SHORT EXERCISE:
How many lines in the rows below contain the string "eyeglasses"? Case counts. Give only the number.

**** AVAILABLE RECORDS

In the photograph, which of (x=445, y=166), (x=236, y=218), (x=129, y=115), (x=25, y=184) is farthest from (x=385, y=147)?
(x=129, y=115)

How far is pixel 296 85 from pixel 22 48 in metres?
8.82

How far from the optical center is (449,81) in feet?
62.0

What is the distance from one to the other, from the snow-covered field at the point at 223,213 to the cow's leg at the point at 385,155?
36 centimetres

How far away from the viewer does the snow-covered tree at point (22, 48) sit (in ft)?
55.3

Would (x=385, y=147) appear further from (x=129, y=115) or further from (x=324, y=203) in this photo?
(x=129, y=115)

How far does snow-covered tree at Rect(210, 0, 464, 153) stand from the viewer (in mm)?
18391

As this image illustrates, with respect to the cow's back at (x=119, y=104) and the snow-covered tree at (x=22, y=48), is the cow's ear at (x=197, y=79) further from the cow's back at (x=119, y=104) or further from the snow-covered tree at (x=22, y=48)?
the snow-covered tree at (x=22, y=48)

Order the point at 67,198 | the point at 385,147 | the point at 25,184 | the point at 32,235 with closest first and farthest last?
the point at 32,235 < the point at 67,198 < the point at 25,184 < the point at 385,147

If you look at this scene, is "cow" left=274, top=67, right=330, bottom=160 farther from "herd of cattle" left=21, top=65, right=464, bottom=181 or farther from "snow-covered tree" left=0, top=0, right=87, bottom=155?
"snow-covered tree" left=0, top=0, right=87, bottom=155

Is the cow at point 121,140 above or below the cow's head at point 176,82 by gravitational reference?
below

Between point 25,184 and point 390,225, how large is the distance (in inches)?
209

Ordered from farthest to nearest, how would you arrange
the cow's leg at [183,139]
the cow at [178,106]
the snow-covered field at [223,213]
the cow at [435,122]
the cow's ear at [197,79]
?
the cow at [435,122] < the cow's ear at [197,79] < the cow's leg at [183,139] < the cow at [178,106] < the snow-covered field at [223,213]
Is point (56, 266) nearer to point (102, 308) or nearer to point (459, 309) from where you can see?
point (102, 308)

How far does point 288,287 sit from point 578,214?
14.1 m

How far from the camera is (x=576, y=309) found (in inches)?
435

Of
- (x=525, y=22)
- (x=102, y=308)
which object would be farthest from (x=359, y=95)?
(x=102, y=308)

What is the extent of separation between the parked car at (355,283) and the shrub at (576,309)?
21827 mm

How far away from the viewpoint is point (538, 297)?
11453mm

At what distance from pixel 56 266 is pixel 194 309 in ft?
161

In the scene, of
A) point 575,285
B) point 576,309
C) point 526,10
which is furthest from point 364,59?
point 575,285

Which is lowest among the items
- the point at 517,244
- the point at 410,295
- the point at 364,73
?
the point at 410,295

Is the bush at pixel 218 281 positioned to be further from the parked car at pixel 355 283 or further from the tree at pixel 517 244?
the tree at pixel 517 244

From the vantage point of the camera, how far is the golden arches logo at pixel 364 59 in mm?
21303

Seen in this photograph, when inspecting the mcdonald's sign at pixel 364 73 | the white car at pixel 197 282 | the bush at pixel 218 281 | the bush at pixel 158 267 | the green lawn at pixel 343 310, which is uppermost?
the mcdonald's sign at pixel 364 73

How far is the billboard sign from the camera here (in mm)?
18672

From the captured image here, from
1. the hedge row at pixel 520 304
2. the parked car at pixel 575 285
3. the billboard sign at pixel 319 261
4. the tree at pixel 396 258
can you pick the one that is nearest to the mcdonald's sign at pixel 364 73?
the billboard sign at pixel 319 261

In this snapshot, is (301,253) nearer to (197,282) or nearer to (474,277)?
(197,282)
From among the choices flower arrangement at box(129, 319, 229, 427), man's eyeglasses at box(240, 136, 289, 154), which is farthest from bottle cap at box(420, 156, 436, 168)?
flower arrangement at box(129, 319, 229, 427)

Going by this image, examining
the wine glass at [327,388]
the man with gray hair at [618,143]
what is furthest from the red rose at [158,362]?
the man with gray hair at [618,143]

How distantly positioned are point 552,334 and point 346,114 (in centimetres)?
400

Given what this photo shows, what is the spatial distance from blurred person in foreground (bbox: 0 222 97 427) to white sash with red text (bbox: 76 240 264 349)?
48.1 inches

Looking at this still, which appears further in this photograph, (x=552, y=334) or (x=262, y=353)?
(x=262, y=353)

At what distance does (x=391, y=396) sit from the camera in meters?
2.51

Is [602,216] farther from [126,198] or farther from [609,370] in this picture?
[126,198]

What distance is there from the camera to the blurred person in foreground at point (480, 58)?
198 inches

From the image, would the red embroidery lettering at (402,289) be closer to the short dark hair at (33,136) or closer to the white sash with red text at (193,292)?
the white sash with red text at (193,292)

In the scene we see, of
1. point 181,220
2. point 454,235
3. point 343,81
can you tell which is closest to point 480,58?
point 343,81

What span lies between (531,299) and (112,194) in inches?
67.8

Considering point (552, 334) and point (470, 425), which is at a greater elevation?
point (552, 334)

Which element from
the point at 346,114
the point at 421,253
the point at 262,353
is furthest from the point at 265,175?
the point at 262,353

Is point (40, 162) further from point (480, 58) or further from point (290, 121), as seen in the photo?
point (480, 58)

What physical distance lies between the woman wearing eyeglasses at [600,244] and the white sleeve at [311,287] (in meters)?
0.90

********
**** AVAILABLE RECORDS

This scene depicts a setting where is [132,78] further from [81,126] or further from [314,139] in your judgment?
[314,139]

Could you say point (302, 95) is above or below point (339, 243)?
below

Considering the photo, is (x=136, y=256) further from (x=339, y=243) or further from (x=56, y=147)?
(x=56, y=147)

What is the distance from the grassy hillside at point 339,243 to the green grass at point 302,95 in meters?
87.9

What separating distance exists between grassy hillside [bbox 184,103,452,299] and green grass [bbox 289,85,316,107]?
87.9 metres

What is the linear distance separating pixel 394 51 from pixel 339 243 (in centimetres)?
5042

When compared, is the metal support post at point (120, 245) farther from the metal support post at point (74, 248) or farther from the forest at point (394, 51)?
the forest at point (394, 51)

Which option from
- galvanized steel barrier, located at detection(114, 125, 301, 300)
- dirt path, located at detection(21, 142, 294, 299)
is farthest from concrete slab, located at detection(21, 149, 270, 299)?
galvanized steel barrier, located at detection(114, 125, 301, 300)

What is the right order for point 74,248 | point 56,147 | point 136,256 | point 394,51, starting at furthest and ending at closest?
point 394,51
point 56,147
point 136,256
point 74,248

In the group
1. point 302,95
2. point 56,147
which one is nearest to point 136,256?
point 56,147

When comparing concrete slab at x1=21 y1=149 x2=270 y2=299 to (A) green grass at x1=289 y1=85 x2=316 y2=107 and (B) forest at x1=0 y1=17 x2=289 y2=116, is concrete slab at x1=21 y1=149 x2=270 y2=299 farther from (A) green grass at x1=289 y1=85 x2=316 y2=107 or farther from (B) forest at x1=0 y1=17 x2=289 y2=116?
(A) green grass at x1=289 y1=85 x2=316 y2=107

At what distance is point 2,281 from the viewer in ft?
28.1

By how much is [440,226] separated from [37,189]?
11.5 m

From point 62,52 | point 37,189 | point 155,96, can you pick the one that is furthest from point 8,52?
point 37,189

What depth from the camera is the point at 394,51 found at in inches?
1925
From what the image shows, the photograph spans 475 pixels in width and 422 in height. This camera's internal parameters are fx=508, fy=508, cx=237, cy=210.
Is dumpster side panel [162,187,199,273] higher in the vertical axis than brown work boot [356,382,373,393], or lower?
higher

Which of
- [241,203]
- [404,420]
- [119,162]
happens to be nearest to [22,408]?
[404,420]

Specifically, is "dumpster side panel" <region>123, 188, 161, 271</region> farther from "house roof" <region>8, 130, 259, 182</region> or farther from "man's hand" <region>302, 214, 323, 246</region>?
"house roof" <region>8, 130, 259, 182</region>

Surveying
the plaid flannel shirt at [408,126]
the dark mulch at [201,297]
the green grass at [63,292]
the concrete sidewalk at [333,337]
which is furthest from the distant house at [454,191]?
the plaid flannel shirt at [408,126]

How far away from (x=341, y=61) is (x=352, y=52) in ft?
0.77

********

COMPLETED TASK:
2